Task set:
a – Using the forum thread on PVC and rigid conduit bends, decide whether each statement agrees with it, answering yes or no and quoting the words that settle it: (i) One poster says it is the pull string and smaller ropes, not the wire, that cut through PVC 90s. (ii) Coreline is said to break more easily in warm weather. (iii) eds used a propane hand torch on the larger pipe.
b – Resume the forum thread on PVC and rigid conduit bends, starting right after its last sentence.

Besides being hard to read I think I know what you are talking about. 
But if someone hits rigid PVC hard enough to break it then the coreline will break too. 
We use corline in slabs all the time, have close to a million feet of it in the project I am on right now. But we use factory pvc 90s for the stub ups all the time. Coreline breaks too, when its cold it breaks real easy, enough that we have someone watch the pour to fix breaks as they happen, once its covered they almost always survive. 
Almost all the other PVC I have done has been with factory pre fab bends, the few other bends were done in the trench with a tiger torch, worked like a charm, just have to make sure you don't start the pipe on fire.


----------



## eds (Mar 21, 2009)

We have either used a propane hand torch for small pipe and a salamander for the larger pipe.


----------



## nolabama (Oct 3, 2007)

nick - what do you use for the 90's in feeder runs underground - i have used rigid because it was explained to me that long runs of wire cut into the 90's and mess up the whole pull


----------



## william1978 (Sep 21, 2008)

nolabama said:


> nick - what do you use for the 90's in feeder runs underground - i have used rigid because it was explained to me that long runs of wire cut into the 90's and mess up the whole pull


 That is very posible. I use ridged 90's on the long run's my self.


----------



## william1978 (Sep 21, 2008)

eds said:


> We have either used a propane hand torch for small pipe and a salamander for the larger pipe.


 
Hey, welcome to the forum.:thumbsup:


----------



## nick (Feb 14, 2008)

*3m tape bitiumis paint lots of fun !!!*



william1978 said:


> That is very posible. I use ridged 90's on the long run's my self.



Well William Rigid 90s always !!!Soooo that rope doesnt cut thur that 90 elbow you know what i mean . 
Most projects we do half are all rigid underground to all pvc underground it depends on the length of pull the specs on project and what were doing that year . 

And some jobs all the conduit underground must be 100% rigid which we them rap with 3M tape with 1/2 lapping the entire length of the conduit. then the rigid coupling must be black jack bitumis paint lots of fun we always have lots of fun at work .
All conduits are painted thur slab 4 inches on rigid stubs any change in direction is 20 foot sweep on duck banks no less . Nolabama its not the wire that cuts its the pull string and the smaller ropes used to pull in that big rope it burns right thur that pvc 90 on them over 500 foot runs then when you pull in the wire the rope it cuts deeper and when that final 25 foot doesnt come you know its all over .

Rows:
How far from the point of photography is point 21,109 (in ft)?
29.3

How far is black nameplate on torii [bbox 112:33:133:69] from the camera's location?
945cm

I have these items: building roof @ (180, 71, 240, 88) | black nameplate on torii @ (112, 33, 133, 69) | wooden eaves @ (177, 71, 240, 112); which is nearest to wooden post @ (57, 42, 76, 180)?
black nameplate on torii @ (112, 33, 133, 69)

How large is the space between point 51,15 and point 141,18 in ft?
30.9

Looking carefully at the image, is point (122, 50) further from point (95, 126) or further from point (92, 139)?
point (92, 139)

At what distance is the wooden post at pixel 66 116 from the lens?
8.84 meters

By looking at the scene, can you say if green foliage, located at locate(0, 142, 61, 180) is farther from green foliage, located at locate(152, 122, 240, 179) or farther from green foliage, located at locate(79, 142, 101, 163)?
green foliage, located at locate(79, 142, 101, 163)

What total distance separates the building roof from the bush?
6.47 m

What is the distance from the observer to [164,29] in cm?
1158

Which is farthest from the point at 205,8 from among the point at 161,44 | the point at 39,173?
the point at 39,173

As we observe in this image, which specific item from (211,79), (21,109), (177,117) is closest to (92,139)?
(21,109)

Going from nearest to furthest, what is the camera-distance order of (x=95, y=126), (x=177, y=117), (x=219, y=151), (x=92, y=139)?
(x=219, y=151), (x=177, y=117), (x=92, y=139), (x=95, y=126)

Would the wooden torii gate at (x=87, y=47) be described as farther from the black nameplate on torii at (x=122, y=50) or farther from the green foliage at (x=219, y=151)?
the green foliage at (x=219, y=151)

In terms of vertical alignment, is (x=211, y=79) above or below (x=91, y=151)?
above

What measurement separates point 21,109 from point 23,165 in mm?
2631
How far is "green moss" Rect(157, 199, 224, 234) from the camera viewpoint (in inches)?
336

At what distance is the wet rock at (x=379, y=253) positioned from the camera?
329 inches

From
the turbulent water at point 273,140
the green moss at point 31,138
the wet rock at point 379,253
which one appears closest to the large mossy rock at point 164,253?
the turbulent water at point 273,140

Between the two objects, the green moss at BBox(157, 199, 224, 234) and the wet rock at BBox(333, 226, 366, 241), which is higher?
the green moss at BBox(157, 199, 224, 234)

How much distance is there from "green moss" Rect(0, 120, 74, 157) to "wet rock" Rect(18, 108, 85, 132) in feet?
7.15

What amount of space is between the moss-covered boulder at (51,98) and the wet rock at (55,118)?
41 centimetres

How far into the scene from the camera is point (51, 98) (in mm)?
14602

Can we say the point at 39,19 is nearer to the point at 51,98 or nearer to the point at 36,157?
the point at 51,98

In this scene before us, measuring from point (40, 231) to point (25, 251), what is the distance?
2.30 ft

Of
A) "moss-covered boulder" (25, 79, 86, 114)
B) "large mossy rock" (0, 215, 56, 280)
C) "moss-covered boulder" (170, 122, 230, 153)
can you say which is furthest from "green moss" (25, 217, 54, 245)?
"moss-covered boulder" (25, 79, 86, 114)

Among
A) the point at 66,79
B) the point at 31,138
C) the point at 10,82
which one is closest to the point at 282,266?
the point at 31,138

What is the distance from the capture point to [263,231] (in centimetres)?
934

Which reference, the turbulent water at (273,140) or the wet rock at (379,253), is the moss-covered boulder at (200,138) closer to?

Task-by-task results:
a –
(i) Yes: "its not the wire that cuts its the pull string and the smaller ropes used to pull in that big rope"
(ii) No: "when its cold it breaks real easy"
(iii) No: "a propane hand torch for small pipe and a salamander for the larger pipe"

b –
We only use the double braided rope nylon cloth white looking rope Take care best to yas


----------



## william1978 (Sep 21, 2008)

nick said:


> Well William Rigid 90s always !!!Soooo that rope doesnt cut thur that 90 elbow you know what i mean .


 
Yes that is why I do that. We run mostly pvc in the slab. Very few jobs up here that require all metal conduit underground.


----------



## nick (Feb 14, 2008)

Well we do some high spec projects and the engineers seem to think we need rigid why i guess its the soil down here .
But i think pvc is better then rigid and i mean better as far as longer life and easy to install labor saved. 
Maybe someone will invent a pvc elbow with a metal strip inside it to keep it from getting cut what ya think william lets get a patent on that ? TaKe CaRe BeSt To YaS


----------



## william1978 (Sep 21, 2008)

nick said:


> Maybe someone will invent a pvc elbow with a metal strip inside it to keep it from getting cut what ya think william lets get a patent on that ? TaKe CaRe BeSt To YaS


 
Yea, and maybe we can quite twisting wirenuts for a living. Sounds to good to be true.


----------



## nick (Feb 14, 2008)

Well William weed have ta give it to condux or one of them bigg boy conduit manufactures i kinda know what happens when you come up with a good idea it cost lots of money and you got to do lots of work with no results and everyone thinks your nuts .So ill pass you can file for the patent do you do lots of commercial work if ya do check out my tools go to Jencore .Net tell me what ya think William i like maken tools its my nite job . take care best to ya


----------



## william1978 (Sep 21, 2008)

nick said:


> .So ill pass you can file for the patent do you do lots of commercial work if ya do check out my tools go to Jencore .Net tell me what ya think William i like maken tools its my nite job .


 
Yes, large commercial jobs is most of what I have ever worked on. Going to check out Jencore.Net :thumbsup:


----------



## nick (Feb 14, 2008)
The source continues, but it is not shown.